Data Source: This report is based on official federal inspection data from the Centers for Medicare & Medicaid Services (CMS).

Editorial Process: Content generated using AI (Claude) to synthesize complex regulatory data, then reviewed and verified for accuracy by our editorial team.

Professional Review: All content undergoes standards and compliance oversight by Christopher F. Nesbitt, Sr., NH EMT & BU-trained Paralegal, using professional regulatory data auditing protocols.

Medical Perspective: As emergency medical professionals, we understand how nursing home violations can escalate to health emergencies requiring ambulance transport. This analysis contextualizes regulatory findings within real-world patient safety implications.

Last verified: May 6, 2026 | Learn more about our methodology

📋 Quick Answer

ASTORIA PLACE OF WATERVILLE in WATERVILLE, OH was cited for violations during a health inspection on September 30, 2025.

A towel was wrapped around her neck.

What this means: Health inspections identify deficiencies that facilities must correct.

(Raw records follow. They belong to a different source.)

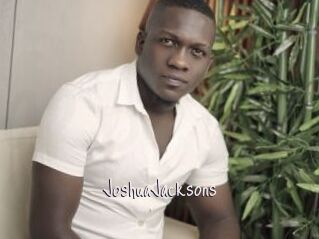 JoshuaJacksons
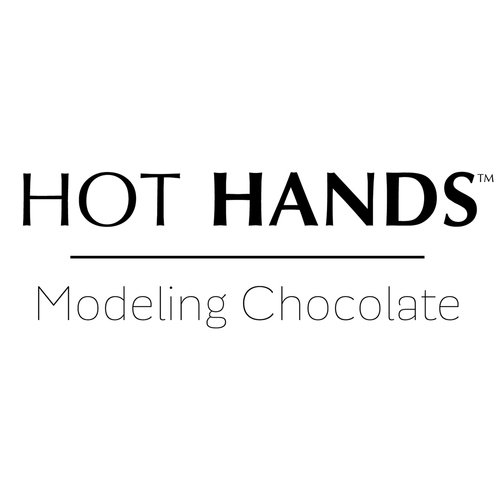 Hot Hands Modeling Chocolate 2lbs (White)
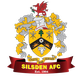 希尔斯登logo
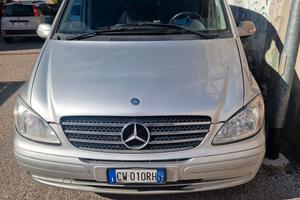 Mercedes benz Viano 2.2 cdi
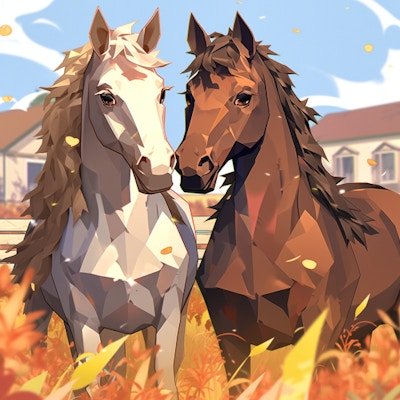 Horse Simulator 3D - Ảnh 3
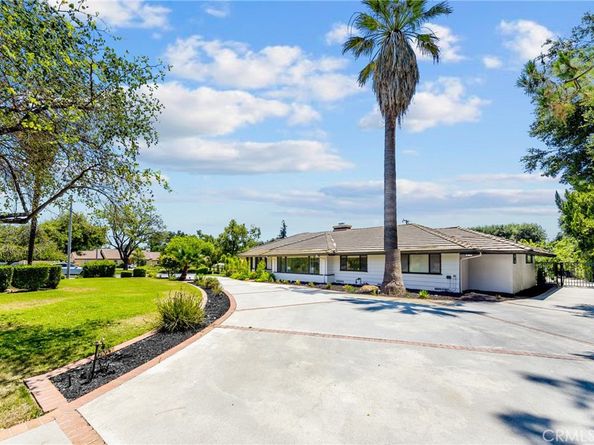 6 Woodland Lane, Arcadia CA 91006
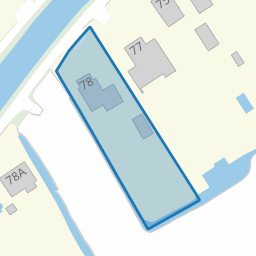 Perceel SRW01-B-1266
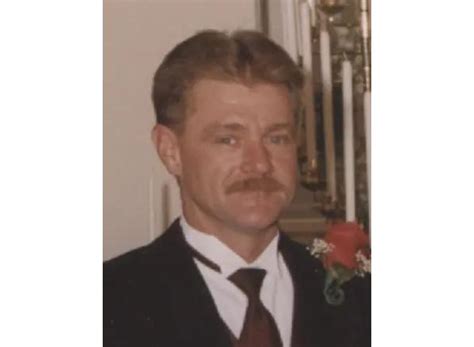 Michael Eugene Oliver Obituary 2024 Lynchburg Tn Moore Cortner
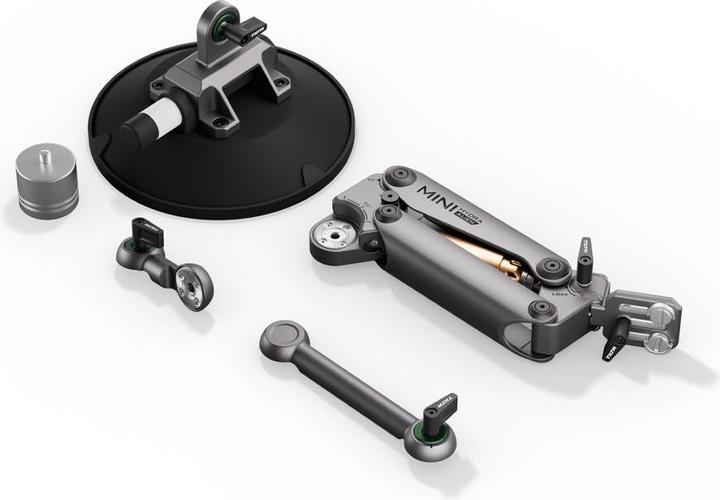 Produktbild Tilta Hydra Alien Mini Car Mounting System (Diverses Video Zubehör)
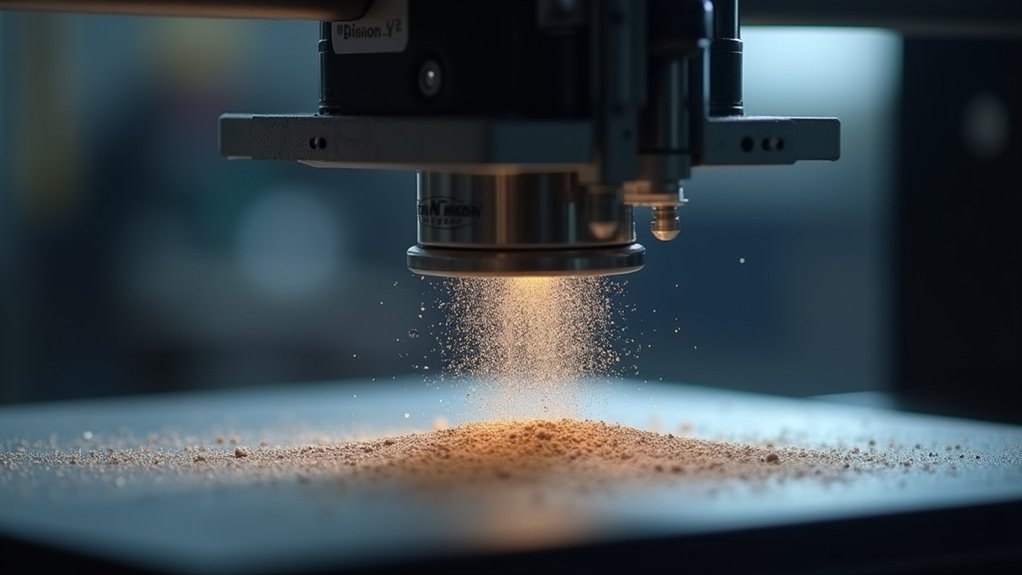 metal 3d printing techniques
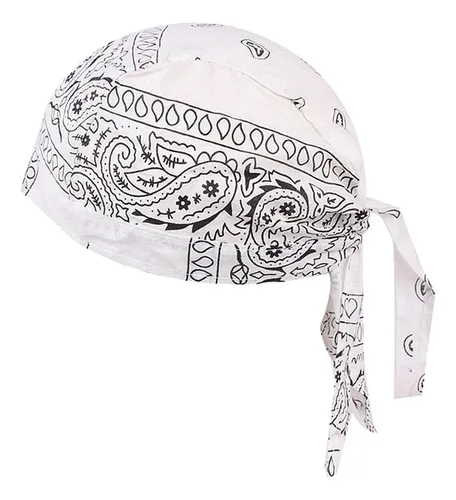2pcs Skull Cap Pérdida De Cabello Para La Cabeza Musulmán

Violations range from minor documentation issues to serious safety concerns. Review the full report below for specific details and facility response.

Frequently Asked Questions

What happened at ASTORIA PLACE OF WATERVILLE?
A towel was wrapped around her neck.
How serious are these violations?
Violation severity varies from minor documentation issues to serious safety concerns. Review the inspection report for specific deficiency codes and scope. All violations must be corrected within required timeframes and are subject to follow-up verification inspections.
What should families do?
Families should: (1) Ask facility administration about specific corrective actions taken, (2) Request to see the follow-up inspection report verifying corrections, (3) Check if this represents a pattern by reviewing prior inspection reports, (4) Compare this facility's ratings with other nursing homes in WATERVILLE, OH, (5) Report any new concerns directly to state authorities.
Where can I see the full inspection report?
The complete inspection report is available on Medicare.gov's Care Compare website (www.medicare.gov/care-compare). You can also request a copy directly from ASTORIA PLACE OF WATERVILLE or from the state Department of Health. The report includes specific deficiency codes, facility responses, and correction timelines. This facility's federal provider number is 365747.
Has this facility had violations before?
To check ASTORIA PLACE OF WATERVILLE's history, visit Medicare.gov's Care Compare and review their inspection history, quality ratings, and staffing levels. Look for patterns of repeated violations, especially in critical areas like abuse prevention, medication management, infection control, and resident safety.